De caráter multidisciplinar, o tema das mudanças climáticas envolve especialistas de diversas áreas. Um livro publicado há três anos pela FAPESP compilou a contribuição da pesquisa paulista para o conhecimento das mudanças climáticas, produzida entre 1992 e 2008. A obra reuniu informações sobre 208 projetos temáticos e auxílios a pesquisa – duas modalidades de apoio da Fundação – e 437 bolsas, financiados pela FAPESP. Havia pesquisas das áreas de agrárias e veterinária, arquitetura e urbanismo, biológicas, engenharias, física, geociências, humanas e sociais, química e saúde.
Essa massa crítica serviu de alicerce para um grande esforço multidisciplinar na compreensão dos fenômenos climáticos. Foi lançado em agosto de 2008 o Programa FAPESP de Pesquisa sobre Mudanças Climáticas Globais (PFPMCG), que prevê investimentos de R$ 100 milhões em 10 anos – ou cerca de R$ 10 milhões anuais – na articulação de estudos básicos e aplicados sobre as causas do aquecimento global e de seus impactos sobre a vida das pessoas. É provável que o valor seja maior – só nos três primeiros anos, mais de R$ 40 milhões já foram desembolsados. Os projetos de pesquisa estão vinculados a seis temas distintos. O primeiro é o funcionamento de ecossistemas, com ênfase na biodiversidade e nos ciclos de carbono e de nitrogênio. O segundo é o balanço da radiação atmosférica, em especial estudos sobre os aerossóis, e a mudança no uso da terra. O terceiro trata dos efeitos das mudanças climáticas sobre a agricultura e a pecuária. O quarto, da energia e do ciclo de gases de efeito estufa. O quinto aborda os impactos na saúde e o sexto, as dimensões humanas da mudança ambiental global. “Todos nós que tivemos financiamento pelo LBA sentimos a necessidade de conversar mais de perto e somarmos experiências”, afirma Reynaldo Victoria, que além de coordenar o programa lidera um grupo que vai analisar o papel dos rios nos ciclos regionais de carbono. O PFPMCG já dispõe de 18 projetos de pesquisa e almeja chegar a mais de uma centena. Em breve deverão incorporar-se ao programa pelo menos duas dezenas de projetos do âmbito de convênios estabelecidos entre a FAPESP e as fundações de Amparo à Pesquisa do Rio de Janeiro (Faperj) e de Pernambuco (Facepe). A compra de um navio oceanográfico pela USP foi incorporada ao programa – a embarcação, que deve estar pronta para uso em 2012, cumprirá um papel fundamental no programa. “Permitirá que saibamos muito mais sobre o papel do Atlântico Sul no clima”, diz Victoria.

Entradas retiradas de uma coleção

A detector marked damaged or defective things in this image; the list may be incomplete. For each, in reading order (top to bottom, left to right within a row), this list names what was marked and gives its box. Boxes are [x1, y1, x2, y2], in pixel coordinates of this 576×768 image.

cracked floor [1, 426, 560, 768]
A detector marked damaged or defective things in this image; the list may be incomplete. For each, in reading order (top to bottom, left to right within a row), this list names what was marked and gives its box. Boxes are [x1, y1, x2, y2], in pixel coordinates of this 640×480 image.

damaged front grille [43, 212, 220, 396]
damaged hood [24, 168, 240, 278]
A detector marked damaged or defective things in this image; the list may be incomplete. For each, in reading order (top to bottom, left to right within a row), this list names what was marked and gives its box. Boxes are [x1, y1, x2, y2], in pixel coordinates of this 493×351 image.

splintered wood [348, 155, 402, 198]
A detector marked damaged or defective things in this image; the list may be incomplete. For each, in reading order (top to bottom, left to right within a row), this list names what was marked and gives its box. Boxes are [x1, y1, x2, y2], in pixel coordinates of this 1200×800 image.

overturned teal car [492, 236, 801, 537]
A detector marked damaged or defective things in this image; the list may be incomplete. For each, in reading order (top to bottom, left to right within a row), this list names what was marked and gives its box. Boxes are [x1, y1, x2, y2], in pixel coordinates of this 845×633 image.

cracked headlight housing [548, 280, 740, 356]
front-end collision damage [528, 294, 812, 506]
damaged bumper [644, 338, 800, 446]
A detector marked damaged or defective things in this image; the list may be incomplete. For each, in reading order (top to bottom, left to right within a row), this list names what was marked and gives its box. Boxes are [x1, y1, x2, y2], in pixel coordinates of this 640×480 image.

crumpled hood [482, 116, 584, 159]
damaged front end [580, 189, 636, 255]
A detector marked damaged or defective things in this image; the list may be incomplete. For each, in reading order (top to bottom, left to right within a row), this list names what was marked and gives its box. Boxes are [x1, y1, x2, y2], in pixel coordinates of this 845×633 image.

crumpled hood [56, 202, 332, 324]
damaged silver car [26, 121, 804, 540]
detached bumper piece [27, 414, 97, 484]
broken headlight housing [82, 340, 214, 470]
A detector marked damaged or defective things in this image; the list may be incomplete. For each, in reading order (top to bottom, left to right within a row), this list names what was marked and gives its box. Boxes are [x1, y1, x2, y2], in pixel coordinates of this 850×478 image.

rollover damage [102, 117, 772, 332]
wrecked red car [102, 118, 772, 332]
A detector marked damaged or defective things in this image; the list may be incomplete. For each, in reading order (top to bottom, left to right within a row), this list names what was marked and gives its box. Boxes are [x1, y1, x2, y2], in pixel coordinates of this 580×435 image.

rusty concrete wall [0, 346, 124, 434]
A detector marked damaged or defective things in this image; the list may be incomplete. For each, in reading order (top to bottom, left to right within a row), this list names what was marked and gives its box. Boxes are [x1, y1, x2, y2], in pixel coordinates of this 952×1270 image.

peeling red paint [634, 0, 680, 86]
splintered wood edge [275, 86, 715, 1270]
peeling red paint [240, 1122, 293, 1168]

* **O que se pede**:
Transcreva o trecho do texto sobre mudanças climáticas que vai de "De caráter multidisciplinar, o" até "química e saúde.".

* **Resposta por escrito**:
De caráter multidisciplinar, o tema das mudanças climáticas envolve especialistas de diversas áreas. Um livro publicado há três anos pela FAPESP compilou a contribuição da pesquisa paulista para o conhecimento das mudanças climáticas, produzida entre 1992 e 2008. A obra reuniu informações sobre 208 projetos temáticos e auxílios a pesquisa – duas modalidades de apoio da Fundação – e 437 bolsas, financiados pela FAPESP. Havia pesquisas das áreas de agrárias e veterinária, arquitetura e urbanismo, biológicas, engenharias, física, geociências, humanas e sociais, química e saúde.